US Life Sector Sees Nine Month Profit Drop for 2019

AM Best has reported net income in the United States  life/annuity industry dropped by approximately 18% to below $28 billion in the first nine months of 2019, compared with the same prior-year period, as net realized capital losses declined.

The rating firm produce its latest Best’s Special Report, titled, “First Look – 9-Month 2019 Life/Annuity Financial Results,” using data derived from companies’ nine-month 2019 interim statutory statements, representing an estimated 95% of total industry premiums and annuity considerations.

According to the report, a $56.9 billion increase in premiums and annuity considerations was countered by a $41.1 billion decline in other income, resulting in a slight 2.3% total income increase for the life/annuity industry to $660.6 billion for the nine-month period.

These swings were “largely the result of modified coinsurance agreements and the recapture of retrocessions from foreign affiliates at American General Life Insurance Company, United States Life Insurance in the City of New York, Delaware Life Insurance Company and Hannover Life Reassurance Company of America,” it added.

Total expenses increased 4.3% from the same period of 2018, and with that increase outpacing the increase in nine-month total income, the industry’s pre-tax operating gain declined 26.1% from the prior year to $31.9 billion.
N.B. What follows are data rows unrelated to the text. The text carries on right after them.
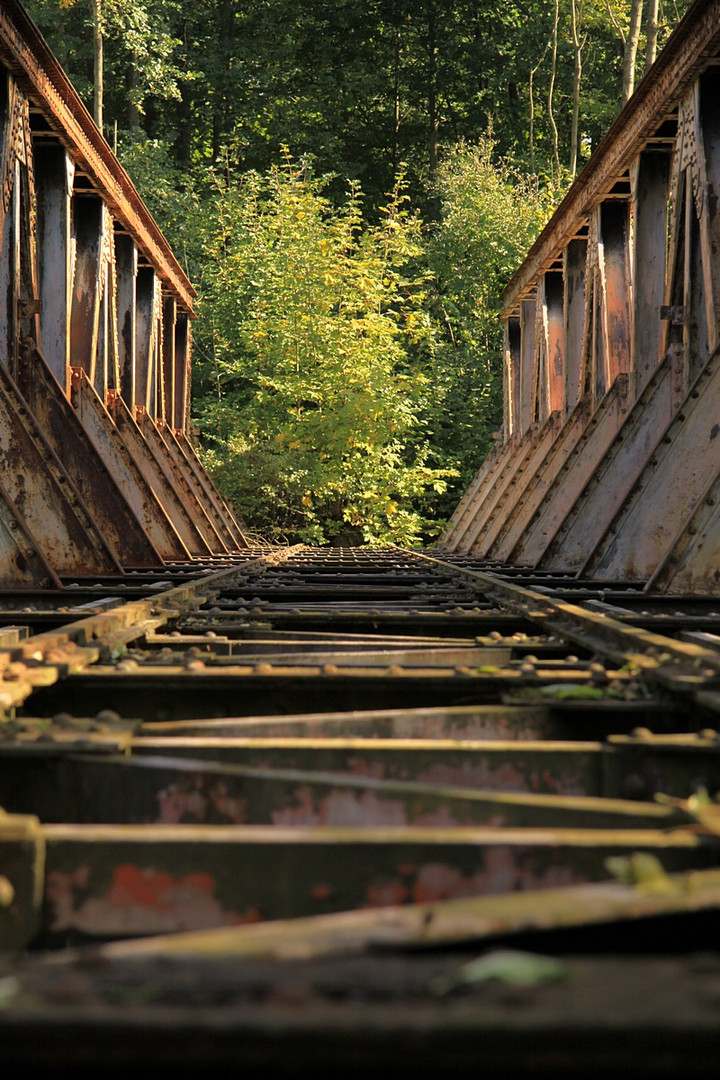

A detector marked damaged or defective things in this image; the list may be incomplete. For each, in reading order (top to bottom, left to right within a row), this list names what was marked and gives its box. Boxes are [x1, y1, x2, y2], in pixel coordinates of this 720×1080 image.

rusty steel truss [442, 0, 720, 600]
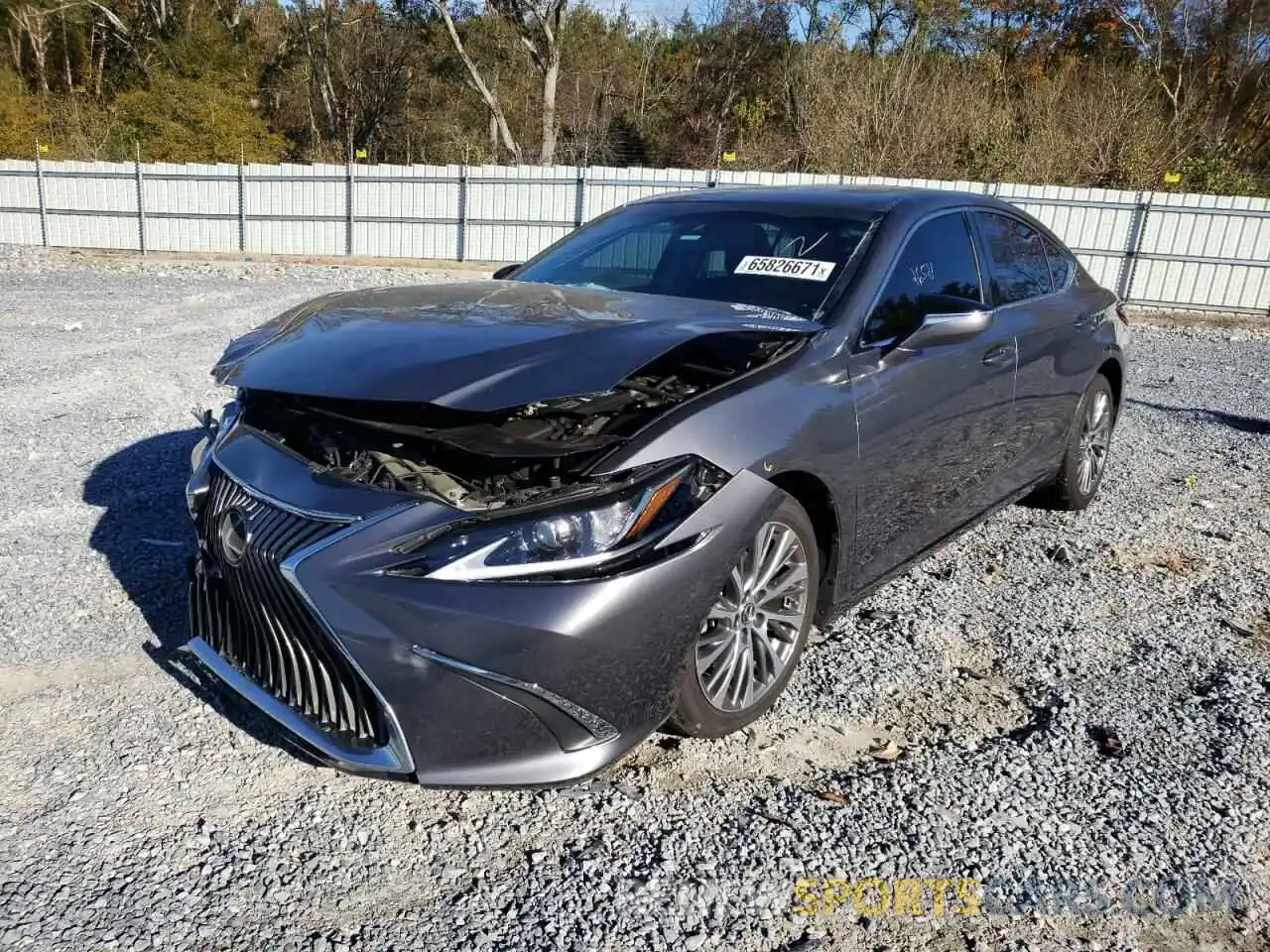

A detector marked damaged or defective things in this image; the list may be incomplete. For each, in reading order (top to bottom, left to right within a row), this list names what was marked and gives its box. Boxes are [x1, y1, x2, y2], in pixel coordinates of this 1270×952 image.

crumpled hood [213, 275, 818, 411]
damaged headlight [391, 459, 721, 586]
damaged gray sedan [184, 183, 1127, 781]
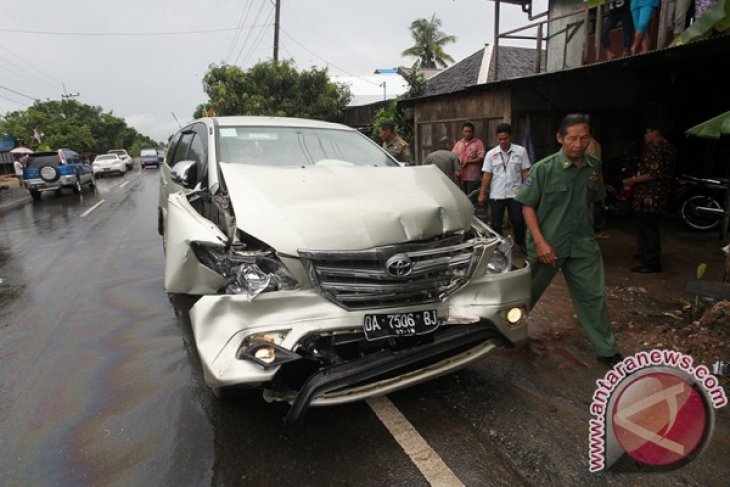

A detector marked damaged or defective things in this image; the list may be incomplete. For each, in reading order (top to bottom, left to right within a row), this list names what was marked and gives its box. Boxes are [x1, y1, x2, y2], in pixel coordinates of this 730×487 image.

dented hood [219, 165, 474, 255]
broken headlight [192, 246, 300, 300]
damaged white suv [158, 117, 528, 424]
broken headlight [484, 237, 512, 274]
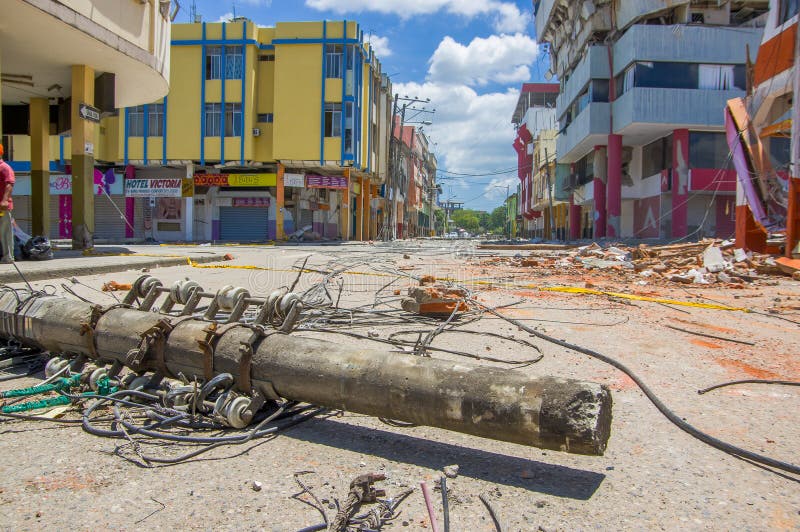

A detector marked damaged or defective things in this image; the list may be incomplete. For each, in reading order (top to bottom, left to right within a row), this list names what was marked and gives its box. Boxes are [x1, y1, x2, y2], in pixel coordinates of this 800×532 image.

damaged building facade [536, 0, 772, 240]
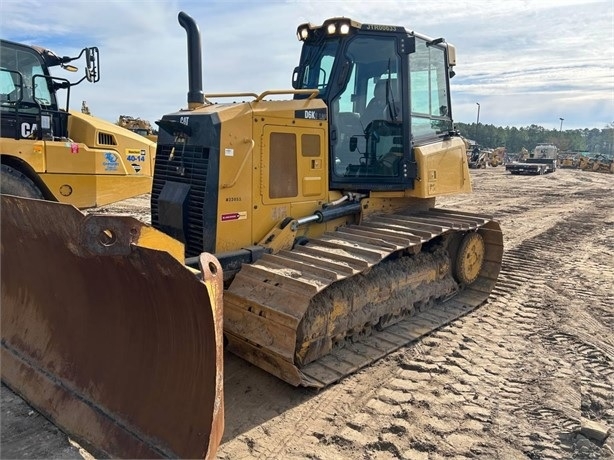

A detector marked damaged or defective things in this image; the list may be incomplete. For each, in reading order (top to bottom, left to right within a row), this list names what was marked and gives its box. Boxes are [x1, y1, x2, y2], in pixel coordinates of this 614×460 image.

rusty dozer blade [0, 195, 226, 460]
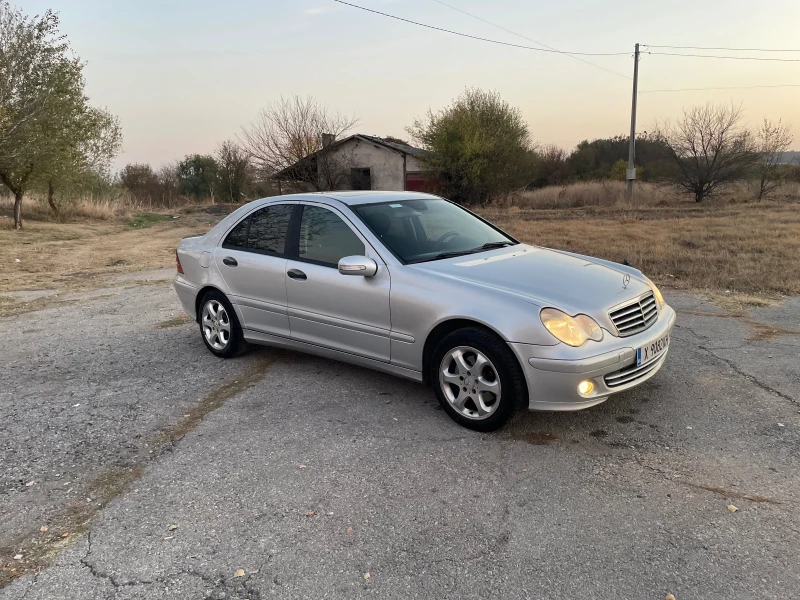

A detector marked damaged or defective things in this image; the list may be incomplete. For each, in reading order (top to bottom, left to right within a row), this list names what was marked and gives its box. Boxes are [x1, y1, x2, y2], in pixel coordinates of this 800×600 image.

cracked asphalt surface [1, 274, 800, 596]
Despite the decline in net income, the segment’s capital and surplus grew 7.0% from the end of 2018 to $425.2 billion.

The decline in the industry’s bond positions continued during the first nine months of 2019. Mortgage loans, which have grown steadily over the last five nine-month year-to-date periods, are up 42% from the first nine months of 2015 and now constitute 12.8% of total invested assets.